As many as 27 of the SafeZone workers are said to have quit and managers confirmed the project would not operate tonight or for at least the next two weekends.

They love what they do – you have to love it to be holding a bowl under a vomiting drunk at 4am”

VOLUNTEER

The SafeZone bus normally parks outside St Mary’s RC Cathedral at the top of Leith Walk on Fridays and Saturdays as a refuge for people who have had too much to drink or become separated from friends.

Two ambulances run by the project patrol city centre hot spots such as the Cowgate and Lothian Road, ready to go to the aid of vulnerable people.

The project, which won last year’s 999 Local Hero Award, began as a pilot in 2013 and was relaunched in its current form in December 2014.

But volunteers said management at Working on Wheels, the charity in charge of the scheme, had repeatedly failed to respond to concerns raised about lack of equipment, maintenance of the vehicles and official clearance for volunteers working with vulnerable groups.

One senior volunteer among those who have resigned said: “It’s down to mismanagement coming from the trustees.”

He said volunteers were forced to buy their own first aid kits and a defibrillator after Working on Wheels failed to provide them; safety concerns about the bus were not addressed; and background checks on volunteers were not completed.

The source said: “We asked for emergency meetings to discuss these problems, but our requests were just ignored. And anyone who put their head above the parapet to raise concerns was suspended.”

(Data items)
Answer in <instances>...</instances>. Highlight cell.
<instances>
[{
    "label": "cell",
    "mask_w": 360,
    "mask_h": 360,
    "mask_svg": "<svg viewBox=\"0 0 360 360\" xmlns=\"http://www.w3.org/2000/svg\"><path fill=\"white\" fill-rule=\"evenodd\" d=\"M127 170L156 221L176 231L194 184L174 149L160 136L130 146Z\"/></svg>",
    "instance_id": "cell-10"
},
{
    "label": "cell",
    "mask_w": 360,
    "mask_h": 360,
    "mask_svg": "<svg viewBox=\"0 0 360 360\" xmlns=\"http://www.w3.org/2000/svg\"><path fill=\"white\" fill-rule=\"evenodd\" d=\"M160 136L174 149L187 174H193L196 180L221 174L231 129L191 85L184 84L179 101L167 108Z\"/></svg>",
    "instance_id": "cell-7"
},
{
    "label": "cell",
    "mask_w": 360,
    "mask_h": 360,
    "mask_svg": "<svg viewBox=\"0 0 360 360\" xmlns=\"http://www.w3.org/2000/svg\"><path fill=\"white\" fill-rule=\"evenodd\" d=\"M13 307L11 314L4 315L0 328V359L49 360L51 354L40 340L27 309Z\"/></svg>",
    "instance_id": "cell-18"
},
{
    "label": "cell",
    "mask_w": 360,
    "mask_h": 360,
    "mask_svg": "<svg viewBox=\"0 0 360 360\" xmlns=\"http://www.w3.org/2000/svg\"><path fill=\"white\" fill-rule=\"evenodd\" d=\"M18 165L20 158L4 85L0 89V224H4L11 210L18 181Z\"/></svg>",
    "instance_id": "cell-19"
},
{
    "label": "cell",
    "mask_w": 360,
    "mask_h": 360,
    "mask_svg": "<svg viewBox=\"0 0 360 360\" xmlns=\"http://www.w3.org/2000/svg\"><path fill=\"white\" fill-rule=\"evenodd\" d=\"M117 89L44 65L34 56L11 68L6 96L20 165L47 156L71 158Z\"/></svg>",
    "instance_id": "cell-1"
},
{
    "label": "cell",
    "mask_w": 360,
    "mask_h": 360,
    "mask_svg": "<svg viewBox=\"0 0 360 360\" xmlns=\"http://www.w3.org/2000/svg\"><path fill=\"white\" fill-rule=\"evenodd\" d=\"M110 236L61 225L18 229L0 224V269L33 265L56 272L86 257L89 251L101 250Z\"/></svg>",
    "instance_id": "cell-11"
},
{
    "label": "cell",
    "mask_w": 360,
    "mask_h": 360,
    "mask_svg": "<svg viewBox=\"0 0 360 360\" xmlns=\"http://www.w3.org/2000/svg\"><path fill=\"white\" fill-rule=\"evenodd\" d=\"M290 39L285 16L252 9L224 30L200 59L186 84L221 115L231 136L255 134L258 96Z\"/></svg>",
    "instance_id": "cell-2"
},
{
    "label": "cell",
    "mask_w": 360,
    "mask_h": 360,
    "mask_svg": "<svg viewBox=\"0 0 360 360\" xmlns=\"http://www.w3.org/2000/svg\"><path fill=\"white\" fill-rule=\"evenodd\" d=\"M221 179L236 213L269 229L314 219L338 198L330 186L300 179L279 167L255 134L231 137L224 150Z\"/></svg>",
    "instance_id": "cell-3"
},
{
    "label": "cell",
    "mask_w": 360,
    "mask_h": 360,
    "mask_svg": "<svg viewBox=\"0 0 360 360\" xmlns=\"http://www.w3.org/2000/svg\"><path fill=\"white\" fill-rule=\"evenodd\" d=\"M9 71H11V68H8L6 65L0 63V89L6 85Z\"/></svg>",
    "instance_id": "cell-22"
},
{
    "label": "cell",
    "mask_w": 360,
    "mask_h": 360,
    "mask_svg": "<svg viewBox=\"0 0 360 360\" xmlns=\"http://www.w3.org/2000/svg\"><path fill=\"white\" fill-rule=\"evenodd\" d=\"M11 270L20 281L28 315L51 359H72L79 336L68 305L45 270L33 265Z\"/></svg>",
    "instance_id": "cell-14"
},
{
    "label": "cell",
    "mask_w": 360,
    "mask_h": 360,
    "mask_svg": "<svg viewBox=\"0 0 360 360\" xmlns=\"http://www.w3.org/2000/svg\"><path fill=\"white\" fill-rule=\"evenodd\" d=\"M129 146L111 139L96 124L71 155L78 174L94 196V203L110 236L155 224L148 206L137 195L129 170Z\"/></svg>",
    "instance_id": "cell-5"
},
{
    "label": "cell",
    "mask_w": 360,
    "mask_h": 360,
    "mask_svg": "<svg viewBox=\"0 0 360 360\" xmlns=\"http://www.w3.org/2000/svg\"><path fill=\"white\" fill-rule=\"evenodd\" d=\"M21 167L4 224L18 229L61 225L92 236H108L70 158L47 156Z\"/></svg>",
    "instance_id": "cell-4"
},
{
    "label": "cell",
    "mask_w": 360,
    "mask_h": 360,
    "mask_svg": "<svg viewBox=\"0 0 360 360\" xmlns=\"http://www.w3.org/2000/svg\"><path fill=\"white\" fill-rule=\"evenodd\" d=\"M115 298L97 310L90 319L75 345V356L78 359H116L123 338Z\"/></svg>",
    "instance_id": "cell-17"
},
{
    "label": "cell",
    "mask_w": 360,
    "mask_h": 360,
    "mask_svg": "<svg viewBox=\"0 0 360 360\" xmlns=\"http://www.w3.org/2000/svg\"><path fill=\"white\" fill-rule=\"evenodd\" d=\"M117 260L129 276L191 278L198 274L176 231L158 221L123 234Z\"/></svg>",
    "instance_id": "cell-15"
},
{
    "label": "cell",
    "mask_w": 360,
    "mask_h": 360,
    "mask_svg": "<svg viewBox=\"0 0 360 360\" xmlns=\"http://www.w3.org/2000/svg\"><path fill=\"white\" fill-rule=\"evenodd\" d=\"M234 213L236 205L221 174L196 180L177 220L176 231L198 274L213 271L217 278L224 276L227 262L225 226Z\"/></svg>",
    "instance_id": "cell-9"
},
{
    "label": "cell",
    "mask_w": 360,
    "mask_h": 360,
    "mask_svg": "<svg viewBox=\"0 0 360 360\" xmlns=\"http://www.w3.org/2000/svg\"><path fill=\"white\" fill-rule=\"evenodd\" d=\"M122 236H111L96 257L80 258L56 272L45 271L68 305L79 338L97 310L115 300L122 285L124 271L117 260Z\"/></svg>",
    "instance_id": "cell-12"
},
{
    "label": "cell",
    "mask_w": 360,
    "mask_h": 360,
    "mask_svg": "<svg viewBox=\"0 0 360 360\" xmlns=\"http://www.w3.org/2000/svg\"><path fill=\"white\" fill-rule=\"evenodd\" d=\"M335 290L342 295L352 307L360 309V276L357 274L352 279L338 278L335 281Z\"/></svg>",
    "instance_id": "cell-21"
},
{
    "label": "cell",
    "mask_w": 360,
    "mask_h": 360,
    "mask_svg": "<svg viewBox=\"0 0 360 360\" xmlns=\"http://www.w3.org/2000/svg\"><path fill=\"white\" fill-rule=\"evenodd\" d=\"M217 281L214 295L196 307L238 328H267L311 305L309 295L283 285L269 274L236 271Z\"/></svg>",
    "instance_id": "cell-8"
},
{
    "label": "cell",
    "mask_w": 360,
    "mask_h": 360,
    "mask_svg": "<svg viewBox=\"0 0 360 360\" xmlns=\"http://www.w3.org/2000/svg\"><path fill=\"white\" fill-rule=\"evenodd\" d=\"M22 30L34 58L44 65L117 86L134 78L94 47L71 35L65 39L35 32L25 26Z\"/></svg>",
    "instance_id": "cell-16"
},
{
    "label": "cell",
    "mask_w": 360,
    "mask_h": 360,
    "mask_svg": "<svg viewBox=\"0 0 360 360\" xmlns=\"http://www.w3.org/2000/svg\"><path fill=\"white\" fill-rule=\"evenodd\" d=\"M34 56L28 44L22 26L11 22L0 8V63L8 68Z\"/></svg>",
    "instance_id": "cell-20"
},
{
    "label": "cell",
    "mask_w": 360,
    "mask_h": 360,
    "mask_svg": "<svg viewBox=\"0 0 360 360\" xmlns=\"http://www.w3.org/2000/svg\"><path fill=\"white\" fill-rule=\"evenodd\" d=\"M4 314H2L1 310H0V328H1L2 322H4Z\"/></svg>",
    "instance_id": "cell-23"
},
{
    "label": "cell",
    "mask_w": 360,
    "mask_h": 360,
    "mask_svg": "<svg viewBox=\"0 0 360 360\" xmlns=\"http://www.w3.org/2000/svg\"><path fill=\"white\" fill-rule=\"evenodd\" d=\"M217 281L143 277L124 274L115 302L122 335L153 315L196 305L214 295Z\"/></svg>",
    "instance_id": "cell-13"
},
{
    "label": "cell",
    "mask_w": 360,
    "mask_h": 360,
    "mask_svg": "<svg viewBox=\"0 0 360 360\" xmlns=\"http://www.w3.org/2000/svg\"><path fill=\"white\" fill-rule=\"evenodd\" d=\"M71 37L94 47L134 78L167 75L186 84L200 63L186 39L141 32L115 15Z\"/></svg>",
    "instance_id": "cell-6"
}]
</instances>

TASK DIRECTIONS: Continue the news report on the SafeZone volunteers' resignations, starting after its last sentence.

RESPONSE:
Another volunteer said the situation had cause a lot of heartache. “Volunteers are in tears,” he said. “They love what they do – you have to love it to be holding a bowl under a vomiting drunk person at 4am. There’s real passion and dedication, but they have felt forced to resign for their own safety and the protection of the public.”

He said SafeZone would see an average of up to 30 people each night, saving hours of police time and unnecessary visits to A&E.

Working on Wheels said “a series of allegations” had been made over the way SafeZone was being managed and it had been decided to “temporarily suspend” the service for “these issues to be fully assessed and for the implementation of any remedial action that may be necessary”. It said the service would return on February 26.

A spokesman for Police Scotland said: “We are keen to see the return of the SafeZone bus to the city centre and are working closely with our partner agencies and with the organisers themselves to reinstate this scheme as soon as possible.

“In the meantime, our dedicated policing plan for Edinburgh’s night-time economy will continue as normal providing a visible police presence and working towards ensuring the safety of the public.”